# Theoretical Speedup

This efficiency of the multi-domain method can be measured by the speedup coefficient. That is the ratio between the elapsed time of the original computation and the elapsed time obtained with the multi-domains method.

If the CPU cost of the main program (RAD2RAD) and time spent in communications are negligible, and that the time step and the cost per cycle of each domain are constant during the computation, an estimation of the speedup can be computed in order to determine if the use of multi-domains is relevant or not.

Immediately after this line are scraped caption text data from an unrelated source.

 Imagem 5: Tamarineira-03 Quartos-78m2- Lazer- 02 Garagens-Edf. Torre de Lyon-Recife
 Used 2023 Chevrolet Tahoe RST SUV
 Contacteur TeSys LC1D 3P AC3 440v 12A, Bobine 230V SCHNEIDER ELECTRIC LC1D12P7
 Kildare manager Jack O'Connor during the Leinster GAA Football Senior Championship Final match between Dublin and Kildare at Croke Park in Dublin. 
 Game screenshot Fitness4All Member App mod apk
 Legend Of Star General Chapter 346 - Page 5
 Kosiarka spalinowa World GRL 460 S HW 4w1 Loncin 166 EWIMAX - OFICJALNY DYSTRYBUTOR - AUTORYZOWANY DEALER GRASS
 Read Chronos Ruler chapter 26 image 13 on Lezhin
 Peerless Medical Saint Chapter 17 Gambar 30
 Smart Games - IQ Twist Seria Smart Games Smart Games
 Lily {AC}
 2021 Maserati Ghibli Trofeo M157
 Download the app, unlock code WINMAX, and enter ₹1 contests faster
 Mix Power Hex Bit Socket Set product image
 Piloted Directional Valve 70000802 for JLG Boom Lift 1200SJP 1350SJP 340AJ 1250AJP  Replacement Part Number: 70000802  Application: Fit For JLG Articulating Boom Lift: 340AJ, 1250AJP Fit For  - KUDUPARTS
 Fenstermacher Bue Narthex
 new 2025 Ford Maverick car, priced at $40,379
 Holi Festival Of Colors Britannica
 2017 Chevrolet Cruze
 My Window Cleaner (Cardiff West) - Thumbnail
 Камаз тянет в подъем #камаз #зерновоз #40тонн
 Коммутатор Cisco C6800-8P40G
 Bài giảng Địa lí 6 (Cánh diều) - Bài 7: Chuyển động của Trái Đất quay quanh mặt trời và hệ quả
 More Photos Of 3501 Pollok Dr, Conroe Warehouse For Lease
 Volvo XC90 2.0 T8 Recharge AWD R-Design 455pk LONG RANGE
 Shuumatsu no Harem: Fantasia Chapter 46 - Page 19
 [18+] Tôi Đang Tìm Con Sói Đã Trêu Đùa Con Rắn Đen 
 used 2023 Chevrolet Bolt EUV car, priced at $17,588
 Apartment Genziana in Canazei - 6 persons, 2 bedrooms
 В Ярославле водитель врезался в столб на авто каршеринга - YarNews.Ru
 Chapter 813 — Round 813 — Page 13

In the case of 2 domains, A and B, A being the domain with the smallest time step, the speedup can be obtained using the following formula: (1)
$Speedup=\frac{{T}_{MONO}}{{T}_{MULTI}}=\frac{\left(N{e}_{A}{C}_{A}+N{e}_{B}{C}_{B}\right)N{c}_{A}}{N{e}_{A}C{}_{A}N{c}_{A}+N{e}_{B}{C}_{B}N{c}_{B}}$
Where,
$Nc$
Number of cycles for each domain
$Ne$
Number of elements of each domain
$C$
Average cost per element and per cycle for each domain
The formula can be rewritten as: (2)
$Speedup=\frac{\xi +\left(1-\xi \right)\cdot \psi }{\xi \cdot \gamma +\left(1-\xi \cdot \gamma \right)\cdot \psi }$
Where,
$\xi =\frac{{C}_{A}}{{C}_{B}}$
Average cost per cycle ratio between domains
$\gamma =\frac{N{c}_{A}}{N{c}_{B}}=\frac{d{t}_{B}}{d{t}_{A}}$
Time step ratio
$\psi =\frac{N{e}_{A}}{N{e}_{A}+N{e}_{B}}$
Percentage of elements in the domain with the smallest time step
If the average cost per cycle is the same in the 2 domains then the formula becomes: (3)
$Speedup=\frac{1}{\gamma +\left(1-\gamma \right)\cdot \psi }$

Therefore, the speedup is very high when $\gamma$ and $\psi$ are close to zero, meaning that domain A is small compared to B and time step ratio is high. This is what is depicted in Figure 2.